I was also surprised at the lengths necessary to find the gender of some of our classmates: “For most students listed, we used their first names to determine gender. When the name was inconclusive, we looked at yearbook pictures. We used internet searches to identify the gender of the few remaining students.” Who are these gender-ambiguous students named Leslie and Pat who can’t be identified by yearbook photo – and, more important, what did they find on the Internet that solved the problem? Is there a secret gender-ambiguous identification website out there somewhere?

[Here's where I'm trying to be serious again]

The most compelling part of the full report, to me, were the selected student comments that were included:

One female 3L wrote, “I've been surprised by the number of people that I see disengaged from life at HLS – both academic and extracurricular. There are lots of people who stop vocalizing what they are passionate about after their first year.”

One male 3L wrote, “The school manages to take 500 of the brightest and most motivated students in any field in the country and systematically pacify and alienate large proportions of them, so that by the time they are in their third year, many if not most students rarely attend class, do the reading, or care a fig about law.”

I think it’s important to look at gender differences, and certainly if there are ways that women are being disadvantaged we should work to figure out why and address it. But the quotes in the report, from men and from women, I think capture broader problems facing law students of both genders: a lot of people just don’t seem to care that much. And maybe there are ways to fix that. If the report can get people thinking about that kind of stuff, I think it will have done an awesome service.

[Now I'm going to try and be funny again by parodying the survey]
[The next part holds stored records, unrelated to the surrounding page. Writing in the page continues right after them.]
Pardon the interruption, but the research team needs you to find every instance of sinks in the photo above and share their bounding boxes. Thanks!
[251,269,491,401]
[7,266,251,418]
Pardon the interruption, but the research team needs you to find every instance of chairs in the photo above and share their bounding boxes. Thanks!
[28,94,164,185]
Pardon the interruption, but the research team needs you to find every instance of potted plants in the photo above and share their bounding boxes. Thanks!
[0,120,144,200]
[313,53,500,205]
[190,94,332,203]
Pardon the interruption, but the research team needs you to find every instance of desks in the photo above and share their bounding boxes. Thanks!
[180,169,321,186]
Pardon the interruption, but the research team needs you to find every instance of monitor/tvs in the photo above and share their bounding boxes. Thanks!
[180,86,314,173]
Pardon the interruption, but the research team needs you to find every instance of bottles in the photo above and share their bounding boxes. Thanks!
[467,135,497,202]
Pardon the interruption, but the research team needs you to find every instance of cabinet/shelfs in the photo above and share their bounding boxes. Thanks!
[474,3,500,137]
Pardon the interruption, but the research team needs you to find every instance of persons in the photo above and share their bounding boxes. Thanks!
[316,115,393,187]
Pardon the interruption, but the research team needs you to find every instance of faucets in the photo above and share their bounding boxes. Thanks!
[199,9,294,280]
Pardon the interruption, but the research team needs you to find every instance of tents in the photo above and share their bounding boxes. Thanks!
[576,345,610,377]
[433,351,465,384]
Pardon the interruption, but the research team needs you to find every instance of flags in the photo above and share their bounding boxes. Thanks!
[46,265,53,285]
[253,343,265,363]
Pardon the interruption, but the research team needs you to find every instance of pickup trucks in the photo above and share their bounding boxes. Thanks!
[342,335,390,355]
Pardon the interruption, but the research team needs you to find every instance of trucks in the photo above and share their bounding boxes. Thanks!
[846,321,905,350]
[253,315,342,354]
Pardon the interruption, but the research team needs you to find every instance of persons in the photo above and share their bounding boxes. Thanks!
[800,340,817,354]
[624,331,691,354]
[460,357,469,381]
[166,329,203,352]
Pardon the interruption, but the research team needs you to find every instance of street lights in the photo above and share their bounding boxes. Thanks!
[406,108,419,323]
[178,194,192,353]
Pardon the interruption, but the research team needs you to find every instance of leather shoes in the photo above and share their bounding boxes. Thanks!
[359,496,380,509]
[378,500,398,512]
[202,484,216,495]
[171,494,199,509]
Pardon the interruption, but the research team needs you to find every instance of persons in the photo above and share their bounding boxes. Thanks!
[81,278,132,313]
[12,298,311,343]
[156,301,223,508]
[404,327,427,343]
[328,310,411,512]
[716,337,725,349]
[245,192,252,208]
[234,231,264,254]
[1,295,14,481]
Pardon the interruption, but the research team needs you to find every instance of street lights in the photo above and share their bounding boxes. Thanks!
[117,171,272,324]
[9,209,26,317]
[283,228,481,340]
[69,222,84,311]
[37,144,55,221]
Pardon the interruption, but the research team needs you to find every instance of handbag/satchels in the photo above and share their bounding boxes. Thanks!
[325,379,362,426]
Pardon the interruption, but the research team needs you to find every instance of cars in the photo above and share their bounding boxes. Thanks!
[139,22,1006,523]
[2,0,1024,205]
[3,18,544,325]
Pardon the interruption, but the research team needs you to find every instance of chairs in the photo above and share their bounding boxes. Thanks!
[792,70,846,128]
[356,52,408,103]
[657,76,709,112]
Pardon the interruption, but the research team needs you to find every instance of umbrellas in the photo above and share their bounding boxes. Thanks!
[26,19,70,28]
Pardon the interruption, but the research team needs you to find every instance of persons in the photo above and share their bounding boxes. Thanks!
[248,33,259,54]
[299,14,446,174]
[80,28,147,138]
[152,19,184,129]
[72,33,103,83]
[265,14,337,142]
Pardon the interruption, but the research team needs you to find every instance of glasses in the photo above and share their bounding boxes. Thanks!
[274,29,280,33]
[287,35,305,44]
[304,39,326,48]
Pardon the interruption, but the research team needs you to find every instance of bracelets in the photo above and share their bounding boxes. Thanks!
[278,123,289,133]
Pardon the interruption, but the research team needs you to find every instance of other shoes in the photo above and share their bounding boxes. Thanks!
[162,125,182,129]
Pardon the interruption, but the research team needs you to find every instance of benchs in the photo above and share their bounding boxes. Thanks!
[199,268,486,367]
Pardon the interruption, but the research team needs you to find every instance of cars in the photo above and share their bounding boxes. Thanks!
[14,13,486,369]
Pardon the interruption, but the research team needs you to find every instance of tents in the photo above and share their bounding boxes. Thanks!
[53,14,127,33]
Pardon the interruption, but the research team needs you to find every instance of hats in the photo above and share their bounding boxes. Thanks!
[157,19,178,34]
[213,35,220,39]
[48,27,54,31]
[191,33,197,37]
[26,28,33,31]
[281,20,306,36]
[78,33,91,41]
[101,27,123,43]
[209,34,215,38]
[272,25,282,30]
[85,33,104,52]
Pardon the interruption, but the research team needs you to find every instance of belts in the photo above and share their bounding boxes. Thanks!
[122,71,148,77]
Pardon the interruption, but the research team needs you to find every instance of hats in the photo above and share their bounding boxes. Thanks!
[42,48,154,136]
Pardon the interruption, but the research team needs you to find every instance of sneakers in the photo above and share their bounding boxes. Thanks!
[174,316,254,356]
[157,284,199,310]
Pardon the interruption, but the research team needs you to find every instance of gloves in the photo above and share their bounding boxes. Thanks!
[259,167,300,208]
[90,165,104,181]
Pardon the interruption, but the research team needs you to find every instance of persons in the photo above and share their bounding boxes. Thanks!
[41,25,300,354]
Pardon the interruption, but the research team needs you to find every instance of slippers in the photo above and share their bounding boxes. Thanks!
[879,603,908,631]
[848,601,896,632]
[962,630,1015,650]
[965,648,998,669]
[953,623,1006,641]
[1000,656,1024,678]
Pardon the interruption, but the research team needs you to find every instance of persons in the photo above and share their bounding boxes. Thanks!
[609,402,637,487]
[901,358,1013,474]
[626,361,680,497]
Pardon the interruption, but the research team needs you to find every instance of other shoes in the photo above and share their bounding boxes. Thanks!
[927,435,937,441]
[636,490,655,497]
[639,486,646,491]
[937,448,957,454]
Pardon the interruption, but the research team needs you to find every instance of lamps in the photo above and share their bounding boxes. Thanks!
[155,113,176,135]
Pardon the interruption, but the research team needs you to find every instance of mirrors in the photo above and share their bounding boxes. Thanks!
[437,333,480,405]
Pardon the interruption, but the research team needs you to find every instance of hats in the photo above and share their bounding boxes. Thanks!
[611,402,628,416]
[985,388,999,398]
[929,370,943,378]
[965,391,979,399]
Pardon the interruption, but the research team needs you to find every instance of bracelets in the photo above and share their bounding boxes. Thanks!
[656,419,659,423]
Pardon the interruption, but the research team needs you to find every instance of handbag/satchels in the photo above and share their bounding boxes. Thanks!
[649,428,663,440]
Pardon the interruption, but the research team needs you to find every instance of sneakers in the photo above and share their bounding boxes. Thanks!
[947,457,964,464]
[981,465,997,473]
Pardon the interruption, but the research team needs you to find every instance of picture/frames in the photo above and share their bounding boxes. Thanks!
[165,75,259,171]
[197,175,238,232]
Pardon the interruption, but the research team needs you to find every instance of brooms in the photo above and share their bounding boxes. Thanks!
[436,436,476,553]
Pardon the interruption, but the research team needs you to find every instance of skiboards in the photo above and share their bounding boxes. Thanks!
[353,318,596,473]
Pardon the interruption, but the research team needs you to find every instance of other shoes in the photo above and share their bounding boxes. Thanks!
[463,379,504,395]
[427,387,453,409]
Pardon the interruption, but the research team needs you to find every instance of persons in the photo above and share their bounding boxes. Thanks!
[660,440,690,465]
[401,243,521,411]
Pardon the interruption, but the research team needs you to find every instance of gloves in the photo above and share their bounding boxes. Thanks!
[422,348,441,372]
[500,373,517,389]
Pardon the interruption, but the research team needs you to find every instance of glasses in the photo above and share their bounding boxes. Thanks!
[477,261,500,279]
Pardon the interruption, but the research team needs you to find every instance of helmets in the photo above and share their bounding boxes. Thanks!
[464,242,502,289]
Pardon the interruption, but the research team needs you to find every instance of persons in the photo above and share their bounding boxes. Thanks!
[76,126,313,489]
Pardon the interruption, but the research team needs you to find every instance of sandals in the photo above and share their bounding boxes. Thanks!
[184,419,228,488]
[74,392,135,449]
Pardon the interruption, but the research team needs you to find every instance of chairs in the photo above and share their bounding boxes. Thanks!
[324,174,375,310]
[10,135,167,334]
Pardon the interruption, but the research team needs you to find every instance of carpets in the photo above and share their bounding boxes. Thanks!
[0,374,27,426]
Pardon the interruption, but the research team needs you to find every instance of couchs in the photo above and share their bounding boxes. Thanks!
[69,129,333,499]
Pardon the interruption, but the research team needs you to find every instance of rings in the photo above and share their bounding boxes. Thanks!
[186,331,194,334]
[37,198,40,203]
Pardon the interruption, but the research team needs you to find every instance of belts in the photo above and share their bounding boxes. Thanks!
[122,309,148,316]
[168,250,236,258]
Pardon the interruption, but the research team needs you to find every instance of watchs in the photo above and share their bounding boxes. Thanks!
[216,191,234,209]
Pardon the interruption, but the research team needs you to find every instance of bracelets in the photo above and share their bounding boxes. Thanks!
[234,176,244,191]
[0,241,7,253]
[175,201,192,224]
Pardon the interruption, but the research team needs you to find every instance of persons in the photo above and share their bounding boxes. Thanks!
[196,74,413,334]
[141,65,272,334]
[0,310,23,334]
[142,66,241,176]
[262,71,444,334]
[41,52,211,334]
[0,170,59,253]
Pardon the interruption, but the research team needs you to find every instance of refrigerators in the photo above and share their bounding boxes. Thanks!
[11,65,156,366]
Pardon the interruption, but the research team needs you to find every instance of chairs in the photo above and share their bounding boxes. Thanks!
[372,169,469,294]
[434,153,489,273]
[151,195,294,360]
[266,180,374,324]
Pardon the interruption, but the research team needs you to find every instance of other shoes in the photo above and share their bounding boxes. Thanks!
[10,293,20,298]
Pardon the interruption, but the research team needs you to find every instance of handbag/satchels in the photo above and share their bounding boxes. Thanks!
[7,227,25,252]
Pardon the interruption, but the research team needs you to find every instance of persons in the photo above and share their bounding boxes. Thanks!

Study on Lazy People’s Experiences at Harvard Law School
By the Non-Working Group on Student Experiences

Classroom Participation

We monitored student participation in three or four courses, but fell asleep before any statistics could be collected. Of the results we did collect, we found that lazy students spoke on average 98% less often than motivated students, and were responsible for just 2% of comments in class. Those comments included: “could you repeat the question please?” “will this be on the exam?” “are we really going to get to tomorrow’s reading assignment, or can we just skip it?” and some audible snoring. Lazy students consistently volunteered less often than motivated students, and often remained in their seats for a substantial amount of time after class, failing to realize the class had ended.

Extracurricular Activities

Lazy people comprised just 1% of the executive boards of journals, and could not be found in any statistically significant numbers on Law Review, or ever having even considered it. In fact, lazy people were more likely to travel to outer space than participate in the law review competition, for the years examined.

Student Life and Satisfaction

Lazy students and motivated students differed substantially in how they described their own abilities. Lazy students gave themselves significantly lower scores in skills like “waking up early,” “doing the reading,” “eating three meals a day,” and “going to the bathroom regularly.” However, they gave themselves significantly higher scores in “watching television,” “surfing the Internet,” “wandering around aimlessly,” and, with a tremendous disparity, “sleeping.”

Employment and Clerkships

While there was little difference in the percent of lazy students versus motivated students who accepted a job offer at a large law firm, a substantially higher percentage of lazy students never bothered to show up for work. In addition, 42% of lazy students missed important deadlines like confirming their offers, choosing preferred practice areas, and filing their taxes. Once at work, lazy people were much more likely to cry at random points during the day, and wish they had gone to art school instead. In terms of the three most important factors in choosing a career, lazy students chose “not having to do all that much work” almost 14 times more often than did motivated students.

Academic Performance

We investigated grade patterns, and found that on average lazy students and motivated students received exactly the same law school grades.